I believe the Minister touched on the question of the quality of education, not just education in the sense of the word, but the quality of education that we are providing for our students in the Northwest Territories. I think it is awfully disheartening when you see a student going through K - 12 and when they get to grade 12 they do not have the marks to get themselves into post-secondary education or off to college because they just do not have the marks in regards to the maths or science or the social envelope. We talk about the cost, but what is heartbreaking for me is that I come from a small riding and you see two or three students graduating a year and in the meantime we may have started off with a class size in grade 2 or 3 where you have 29 students and it kind of makes you wonder, where did the other 28 or 25 students go?
What is wrong with the system that we are not producing quality graduates at the end of the day and why is there such a high dropout rate in the Northwest Territories? When I come back to the original question I asked, the social and economic cost to this government, if we do nothing now to put the resources and the dollars into education and improving it, it is not just a question of educating people but it is a question of having the quality of education in our classrooms so that when someone is in the high schools in Fort McPherson, or Aklavik, or Tsiigehtchic, or wherever you want to have them, making sure that they have adequate resources to conduct their classes in regard to having the materials available in those classrooms. Right now there are students who are educating themselves by pulling curriculum together, by going out of their way to find the information in regard to the text or the subject matter they want to deal with, and having to go out of the classroom to try to get the information to get educated in our classrooms. Is that quality of education?

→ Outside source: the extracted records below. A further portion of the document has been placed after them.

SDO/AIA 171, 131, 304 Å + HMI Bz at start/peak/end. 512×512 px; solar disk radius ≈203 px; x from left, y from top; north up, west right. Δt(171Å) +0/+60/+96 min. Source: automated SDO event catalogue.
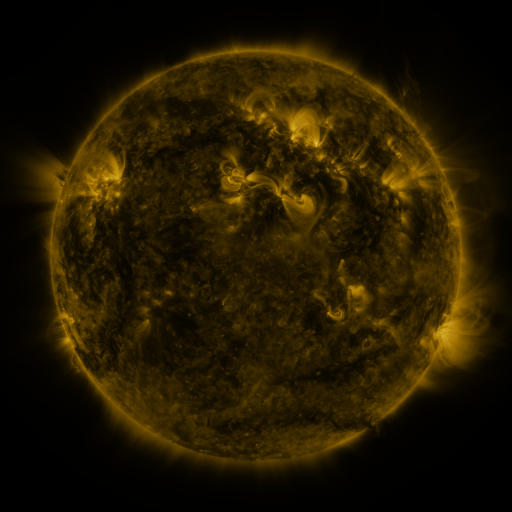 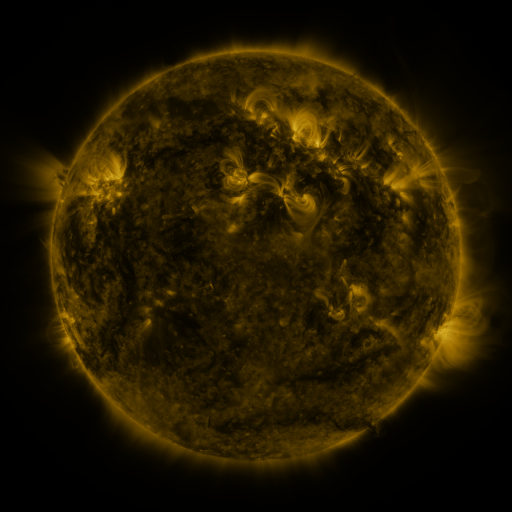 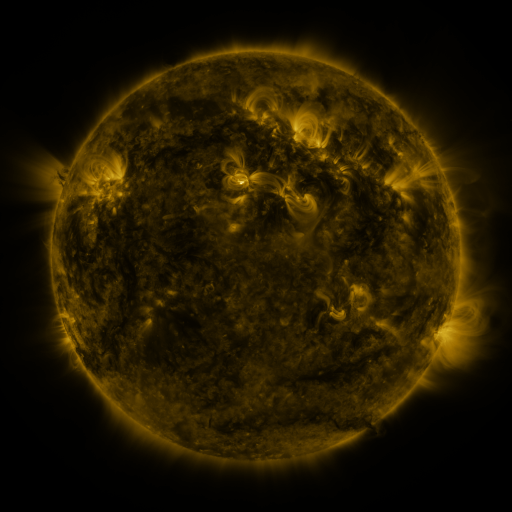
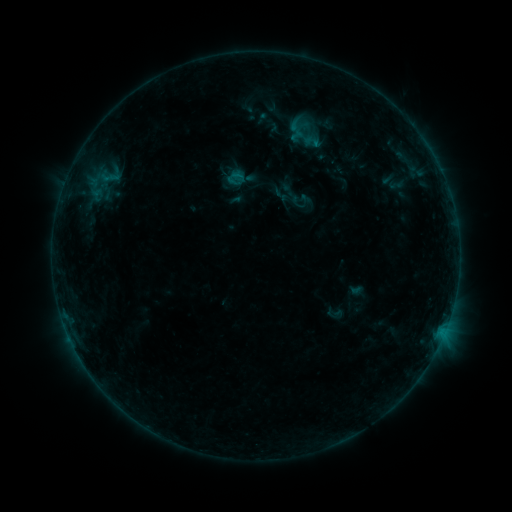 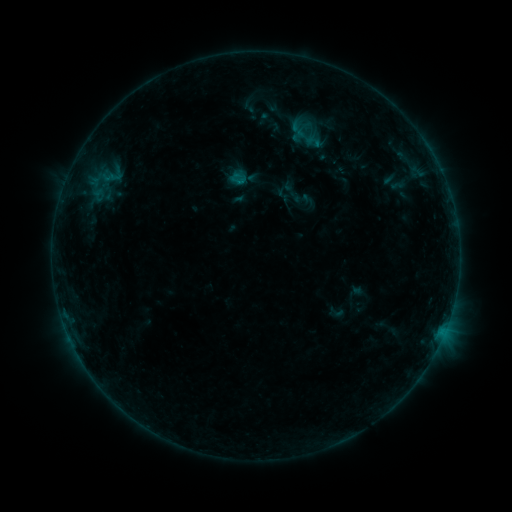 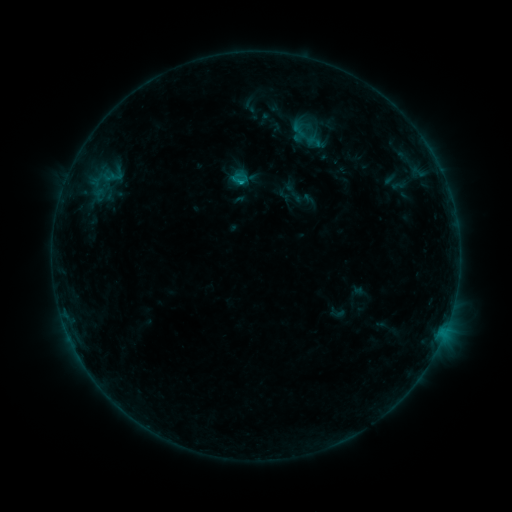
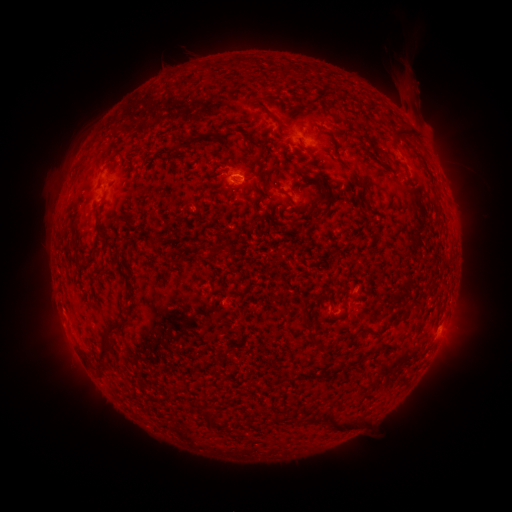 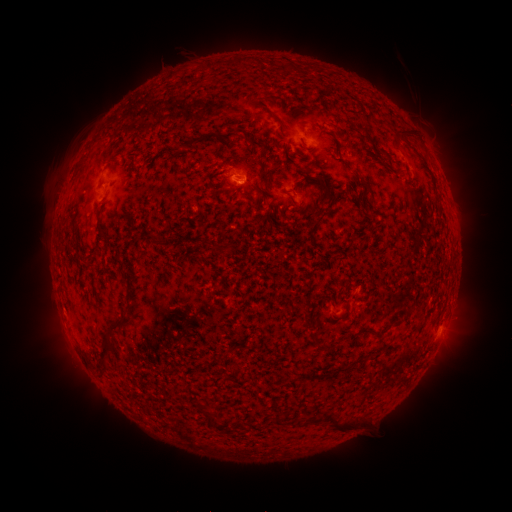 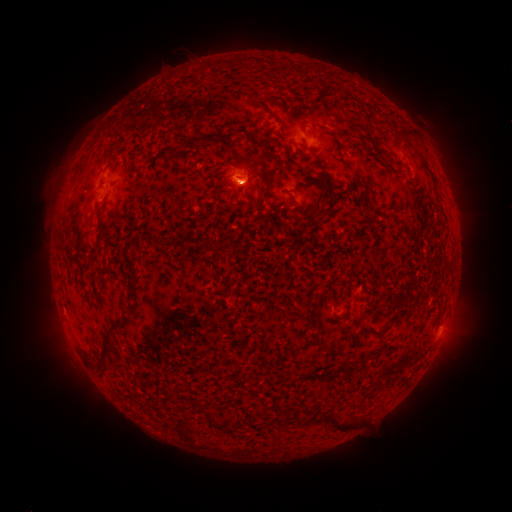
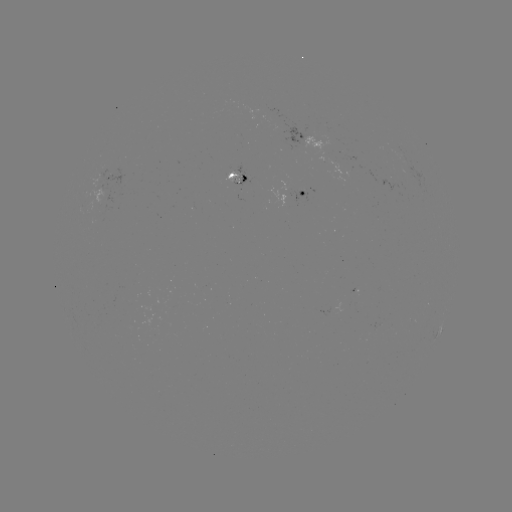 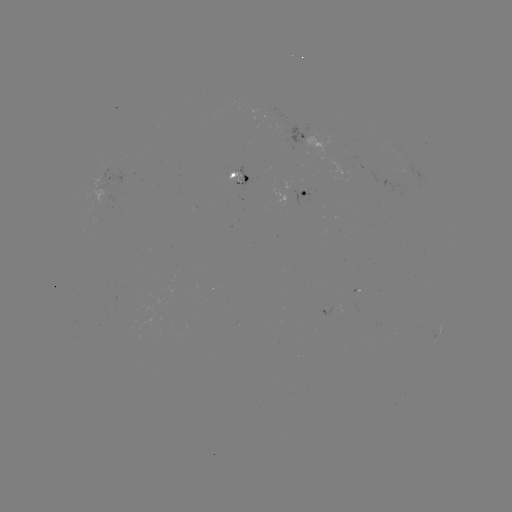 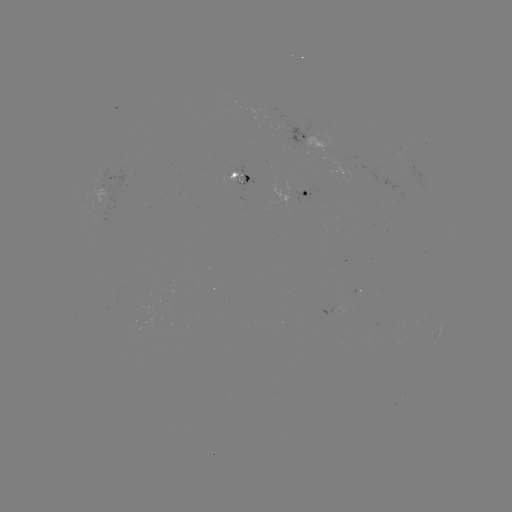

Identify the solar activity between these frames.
emerging-flux region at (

I think the Minister has to realize that you talk about numbers and you talk about the whole question about well we spend all this money here, but at the end of the day have we actually looked at having the resources available in all our classrooms so that we are teaching a curriculum, subject matter right across the board in the Northwest Territories, does not matter what school you are in. That is what I talk about as quality of education, not that one school has a subject they can teach and another school does not. I would look to ask the Minister, has the department considered ensuring that there will be a fundamental principle that it does not matter where you live or where you are being taught, but the subject matter in regard to the program or the subject you want to take in that particular classroom is available anywhere in the Western Territory, than having some students without materials to meet the marks they need to graduate and be successful and know that once they graduate they can continue on to post-secondary education, or university, so that they can improve in the economic society of the west. Thank you.